▶ [Task objective]
Your answer should be an exact copy of the data.
Exercise data START
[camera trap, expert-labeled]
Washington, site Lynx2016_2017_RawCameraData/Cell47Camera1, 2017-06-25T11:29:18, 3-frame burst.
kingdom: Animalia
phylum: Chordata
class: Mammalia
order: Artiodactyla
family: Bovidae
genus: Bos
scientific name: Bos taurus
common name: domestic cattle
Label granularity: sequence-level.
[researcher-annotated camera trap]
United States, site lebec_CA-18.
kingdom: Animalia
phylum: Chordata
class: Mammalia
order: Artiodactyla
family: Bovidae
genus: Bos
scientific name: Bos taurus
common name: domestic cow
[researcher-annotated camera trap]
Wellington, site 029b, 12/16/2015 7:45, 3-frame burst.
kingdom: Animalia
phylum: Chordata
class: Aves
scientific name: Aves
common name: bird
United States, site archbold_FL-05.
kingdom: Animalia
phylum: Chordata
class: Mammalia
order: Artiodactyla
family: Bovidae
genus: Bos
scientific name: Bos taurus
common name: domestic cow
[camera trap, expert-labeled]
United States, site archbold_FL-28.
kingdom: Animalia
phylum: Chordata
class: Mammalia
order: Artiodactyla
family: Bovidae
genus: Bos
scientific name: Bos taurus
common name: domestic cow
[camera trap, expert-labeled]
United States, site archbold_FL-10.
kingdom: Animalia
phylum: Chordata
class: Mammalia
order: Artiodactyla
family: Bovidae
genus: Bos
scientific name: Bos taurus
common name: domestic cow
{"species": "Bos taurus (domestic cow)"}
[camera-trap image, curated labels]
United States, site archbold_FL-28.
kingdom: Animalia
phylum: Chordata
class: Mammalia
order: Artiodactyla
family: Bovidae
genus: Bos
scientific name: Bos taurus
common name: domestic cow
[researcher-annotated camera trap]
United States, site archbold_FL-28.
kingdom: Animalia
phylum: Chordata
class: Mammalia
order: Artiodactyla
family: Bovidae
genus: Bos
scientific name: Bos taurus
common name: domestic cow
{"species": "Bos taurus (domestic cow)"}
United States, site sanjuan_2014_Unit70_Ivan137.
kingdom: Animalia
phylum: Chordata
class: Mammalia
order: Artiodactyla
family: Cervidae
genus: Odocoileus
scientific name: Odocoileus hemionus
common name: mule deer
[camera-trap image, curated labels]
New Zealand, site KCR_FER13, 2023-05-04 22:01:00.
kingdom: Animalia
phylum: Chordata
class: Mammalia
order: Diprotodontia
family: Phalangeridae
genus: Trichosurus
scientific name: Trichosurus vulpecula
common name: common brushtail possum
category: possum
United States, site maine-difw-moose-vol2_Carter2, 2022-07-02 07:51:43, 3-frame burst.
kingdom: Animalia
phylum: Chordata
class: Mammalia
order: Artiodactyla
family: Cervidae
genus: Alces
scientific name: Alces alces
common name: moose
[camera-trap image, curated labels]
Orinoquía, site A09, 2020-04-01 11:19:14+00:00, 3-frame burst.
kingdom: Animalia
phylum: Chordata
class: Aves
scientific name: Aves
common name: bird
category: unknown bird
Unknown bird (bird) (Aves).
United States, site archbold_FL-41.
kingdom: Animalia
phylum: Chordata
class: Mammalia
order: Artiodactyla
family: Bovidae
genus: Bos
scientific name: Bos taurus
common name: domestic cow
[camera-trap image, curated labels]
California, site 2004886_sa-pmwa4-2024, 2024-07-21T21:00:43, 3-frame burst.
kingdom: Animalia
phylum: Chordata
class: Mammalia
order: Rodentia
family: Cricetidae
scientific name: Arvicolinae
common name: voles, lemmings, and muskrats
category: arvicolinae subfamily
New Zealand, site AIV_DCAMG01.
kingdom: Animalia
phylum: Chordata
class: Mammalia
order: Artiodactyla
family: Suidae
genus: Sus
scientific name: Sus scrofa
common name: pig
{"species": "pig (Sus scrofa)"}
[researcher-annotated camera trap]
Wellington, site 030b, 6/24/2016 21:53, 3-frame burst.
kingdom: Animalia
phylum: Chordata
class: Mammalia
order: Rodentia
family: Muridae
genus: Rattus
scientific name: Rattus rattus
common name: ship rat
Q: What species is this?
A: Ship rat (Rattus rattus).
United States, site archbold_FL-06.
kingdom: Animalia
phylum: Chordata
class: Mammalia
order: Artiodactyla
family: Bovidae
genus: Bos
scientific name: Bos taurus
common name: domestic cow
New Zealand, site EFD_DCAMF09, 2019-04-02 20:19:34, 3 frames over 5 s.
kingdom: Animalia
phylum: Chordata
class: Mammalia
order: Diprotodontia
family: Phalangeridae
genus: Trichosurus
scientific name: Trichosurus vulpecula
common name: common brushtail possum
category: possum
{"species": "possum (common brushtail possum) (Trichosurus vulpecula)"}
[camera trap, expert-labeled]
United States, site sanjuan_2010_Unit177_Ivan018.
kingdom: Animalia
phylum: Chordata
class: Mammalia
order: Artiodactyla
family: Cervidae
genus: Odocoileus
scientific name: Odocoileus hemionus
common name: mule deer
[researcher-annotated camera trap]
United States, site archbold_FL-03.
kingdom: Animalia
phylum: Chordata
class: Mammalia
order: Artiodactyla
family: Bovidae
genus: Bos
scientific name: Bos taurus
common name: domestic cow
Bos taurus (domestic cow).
Exercise data END
▶ [Written solution]
[camera trap, expert-labeled]
Washington, site Lynx2016_2017_RawCameraData/Cell47Camera1, 2017-06-25T11:29:18, 3-frame burst.
kingdom: Animalia
phylum: Chordata
class: Mammalia
order: Artiodactyla
family: Bovidae
genus: Bos
scientific name: Bos taurus
common name: domestic cattle
Label granularity: sequence-level.
[researcher-annotated camera trap]
United States, site lebec_CA-18.
kingdom: Animalia
phylum: Chordata
class: Mammalia
order: Artiodactyla
family: Bovidae
genus: Bos
scientific name: Bos taurus
common name: domestic cow
[researcher-annotated camera trap]
Wellington, site 029b, 12/16/2015 7:45, 3-frame burst.
kingdom: Animalia
phylum: Chordata
class: Aves
scientific name: Aves
common name: bird
United States, site archbold_FL-05.
kingdom: Animalia
phylum: Chordata
class: Mammalia
order: Artiodactyla
family: Bovidae
genus: Bos
scientific name: Bos taurus
common name: domestic cow
[camera trap, expert-labeled]
United States, site archbold_FL-28.
kingdom: Animalia
phylum: Chordata
class: Mammalia
order: Artiodactyla
family: Bovidae
genus: Bos
scientific name: Bos taurus
common name: domestic cow
[camera trap, expert-labeled]
United States, site archbold_FL-10.
kingdom: Animalia
phylum: Chordata
class: Mammalia
order: Artiodactyla
family: Bovidae
genus: Bos
scientific name: Bos taurus
common name: domestic cow
{"species": "Bos taurus (domestic cow)"}
[camera-trap image, curated labels]
United States, site archbold_FL-28.
kingdom: Animalia
phylum: Chordata
class: Mammalia
order: Artiodactyla
family: Bovidae
genus: Bos
scientific name: Bos taurus
common name: domestic cow
[researcher-annotated camera trap]
United States, site archbold_FL-28.
kingdom: Animalia
phylum: Chordata
class: Mammalia
order: Artiodactyla
family: Bovidae
genus: Bos
scientific name: Bos taurus
common name: domestic cow
{"species": "Bos taurus (domestic cow)"}
United States, site sanjuan_2014_Unit70_Ivan137.
kingdom: Animalia
phylum: Chordata
class: Mammalia
order: Artiodactyla
family: Cervidae
genus: Odocoileus
scientific name: Odocoileus hemionus
common name: mule deer
[camera-trap image, curated labels]
New Zealand, site KCR_FER13, 2023-05-04 22:01:00.
kingdom: Animalia
phylum: Chordata
class: Mammalia
order: Diprotodontia
family: Phalangeridae
genus: Trichosurus
scientific name: Trichosurus vulpecula
common name: common brushtail possum
category: possum
United States, site maine-difw-moose-vol2_Carter2, 2022-07-02 07:51:43, 3-frame burst.
kingdom: Animalia
phylum: Chordata
class: Mammalia
order: Artiodactyla
family: Cervidae
genus: Alces
scientific name: Alces alces
common name: moose
[camera-trap image, curated labels]
Orinoquía, site A09, 2020-04-01 11:19:14+00:00, 3-frame burst.
kingdom: Animalia
phylum: Chordata
class: Aves
scientific name: Aves
common name: bird
category: unknown bird
Unknown bird (bird) (Aves).
United States, site archbold_FL-41.
kingdom: Animalia
phylum: Chordata
class: Mammalia
order: Artiodactyla
family: Bovidae
genus: Bos
scientific name: Bos taurus
common name: domestic cow
[camera-trap image, curated labels]
California, site 2004886_sa-pmwa4-2024, 2024-07-21T21:00:43, 3-frame burst.
kingdom: Animalia
phylum: Chordata
class: Mammalia
order: Rodentia
family: Cricetidae
scientific name: Arvicolinae
common name: voles, lemmings, and muskrats
category: arvicolinae subfamily
New Zealand, site AIV_DCAMG01.
kingdom: Animalia
phylum: Chordata
class: Mammalia
order: Artiodactyla
family: Suidae
genus: Sus
scientific name: Sus scrofa
common name: pig
{"species": "pig (Sus scrofa)"}
[researcher-annotated camera trap]
Wellington, site 030b, 6/24/2016 21:53, 3-frame burst.
kingdom: Animalia
phylum: Chordata
class: Mammalia
order: Rodentia
family: Muridae
genus: Rattus
scientific name: Rattus rattus
common name: ship rat
Q: What species is this?
A: Ship rat (Rattus rattus).
United States, site archbold_FL-06.
kingdom: Animalia
phylum: Chordata
class: Mammalia
order: Artiodactyla
family: Bovidae
genus: Bos
scientific name: Bos taurus
common name: domestic cow
New Zealand, site EFD_DCAMF09, 2019-04-02 20:19:34, 3 frames over 5 s.
kingdom: Animalia
phylum: Chordata
class: Mammalia
order: Diprotodontia
family: Phalangeridae
genus: Trichosurus
scientific name: Trichosurus vulpecula
common name: common brushtail possum
category: possum
{"species": "possum (common brushtail possum) (Trichosurus vulpecula)"}
[camera trap, expert-labeled]
United States, site sanjuan_2010_Unit177_Ivan018.
kingdom: Animalia
phylum: Chordata
class: Mammalia
order: Artiodactyla
family: Cervidae
genus: Odocoileus
scientific name: Odocoileus hemionus
common name: mule deer
[researcher-annotated camera trap]
United States, site archbold_FL-03.
kingdom: Animalia
phylum: Chordata
class: Mammalia
order: Artiodactyla
family: Bovidae
genus: Bos
scientific name: Bos taurus
common name: domestic cow
Bos taurus (domestic cow).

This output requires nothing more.